Gin and tonic and I go back a long way. My first G and T, I’ll have you know, was taken on the balcony of the Serena Mountain Lodge in Kenya, at dusk, as a family of elephants took their evening libations. I was seventeen years old. Doesn’t that sound like a terribly sophisticated set-up? It really wasn’t. I’d just spent three days driving around Nairobi, all the while throwing up out of the car window or into my father’s terry towelling hat, from a combination of period pain and teenage angst, and was then offered an alcoholic beverage by my parents. My drinking experience at that point consisting of the occasional half-glass of wine at the family table or Brandy Alexanders at the bar of the Intercontinental Hotel (no one ever checked our IDs there), I ordered what everyone else was having. I drank my gin and tonic with the grownups and promptly fell asleep, thereby missing out on seeing all the baby rhinos and cavorting lions that visited the waterhole beside the hotel later that evening. But a love affair with a cocktail was nonetheless born that night.
As much as I love a gin and tonic I am surprisingly unfussy about how they are prepared. As long as it has gin and tonic water in it, I’ll drink it.
Having said that, it does have to be proper tonic water, not diet. And recently my dad took as stand against the big 1.25L bottles of tonic water, and I do agree with him there. The bubbles in those are too big. I can’t explain why, but I expect it has to do with science. Anyway, they’re wrongly bubbled and half of the tonic always ends up going flat in the fridge. So no to big bottles of tonic. Small glass bottles are the way to go.
I confess that in a G and T I can’t really the difference between different brands of gin, so Tanqueray, Bombay Sapphire, Hendricks, Beefeater, Gordons – all are fine with me. The only time I’ve discerned the effects of a special type of gin was when a friend made G and Ts with Bombay Sapphire East, which has extra botanicals and is a few per cent boozier. I could tell that was different because after we’d had two or three drinks, we tried to to round up some escaped calves and found that our legs didn’t respond very quickly to our instructions and had a tendency to buckle, leaving us lying helpless on the grass while the calves gave us the finger and ate the roses. That gin should definitely be reserved for occasions when no livestock or child wrangling is expected.
I like ice in a G&T, and lime. A lot of lime. I like my G and Ts like I like my Doctors Who: not too tall and quite limey. (Here’s a strange thing: three of my deepest actor crushes have gone on to play Doctor Who, and yet I have no desire to watch that show at all. Ever. I’ll watch Peter Davidson in All Creatures Great and Small until the cows come home, and I’d listen to David Tennant or Peter Capaldi read the shipping forecast, but I’ve never willingly watched Dr Who. Huh. How ‘bout that? That’s the sort of irrelevant anecdote gin makes me tell.)
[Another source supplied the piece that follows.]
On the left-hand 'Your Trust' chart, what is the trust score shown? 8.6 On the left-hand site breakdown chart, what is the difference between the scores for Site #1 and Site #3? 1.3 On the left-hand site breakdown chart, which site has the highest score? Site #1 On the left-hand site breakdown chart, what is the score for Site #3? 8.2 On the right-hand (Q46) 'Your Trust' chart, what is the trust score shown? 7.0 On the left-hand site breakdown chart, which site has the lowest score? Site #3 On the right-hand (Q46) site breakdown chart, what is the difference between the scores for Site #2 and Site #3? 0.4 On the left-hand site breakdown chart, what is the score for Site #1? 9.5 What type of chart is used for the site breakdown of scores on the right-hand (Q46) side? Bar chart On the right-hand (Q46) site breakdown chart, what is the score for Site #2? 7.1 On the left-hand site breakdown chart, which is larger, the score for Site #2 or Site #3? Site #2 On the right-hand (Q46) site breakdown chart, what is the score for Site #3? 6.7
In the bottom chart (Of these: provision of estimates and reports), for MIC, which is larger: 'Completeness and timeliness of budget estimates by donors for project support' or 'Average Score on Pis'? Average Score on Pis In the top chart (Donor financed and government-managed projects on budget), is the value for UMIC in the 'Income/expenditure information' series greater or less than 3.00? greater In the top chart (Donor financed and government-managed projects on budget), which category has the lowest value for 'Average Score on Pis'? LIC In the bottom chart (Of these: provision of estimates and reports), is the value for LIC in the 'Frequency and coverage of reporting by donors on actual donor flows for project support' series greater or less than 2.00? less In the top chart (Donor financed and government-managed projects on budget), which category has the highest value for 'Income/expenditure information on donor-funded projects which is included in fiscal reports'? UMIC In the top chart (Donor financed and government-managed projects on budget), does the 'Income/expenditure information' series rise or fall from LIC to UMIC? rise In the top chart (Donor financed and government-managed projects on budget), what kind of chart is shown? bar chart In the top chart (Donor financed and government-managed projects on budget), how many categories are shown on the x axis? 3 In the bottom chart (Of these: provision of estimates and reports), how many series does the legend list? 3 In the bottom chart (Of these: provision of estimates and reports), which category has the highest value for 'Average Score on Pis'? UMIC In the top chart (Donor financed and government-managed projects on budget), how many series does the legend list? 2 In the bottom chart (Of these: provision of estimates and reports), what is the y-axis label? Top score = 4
But back to the making of a gin and tonic, about which I seem to have more opinions than I first thought. Always pour the gin into the glass first, so you get your amount of gin correct. If you put in the ice first, you risk overestimating the amount of gin you need to add and thereby pouring yourself what is essentially a great big glass of gin into which you can only fit a splash of tonic. The effect of that is that when you drink the cocktail the gin will quickly start running out of your eyes and you’ll just want to lie in the bath all evening.
So, in my opinion, this is the way to make a gin and tonic. Start with an empty glass, add gin, then ice, then cold tonic water. Squeeze in the juice of at least half a lime, drop the lime half in, and stir the drink a bit with whatever implement is handy. Your index finger is fine. Then drink and imagine yourself to be on safari, or at the Algonquin or just relish the fact that you’re with your best friend, late on a rainy Tuesday afternoon in autumn, standing in the kitchen while you cook sausages* for your small children’s dinner.
*Variation: to make a dirty G & T, accidentally drop a piece of sausage in your drink while transferring cut up sausages from chopping board to children’s plates.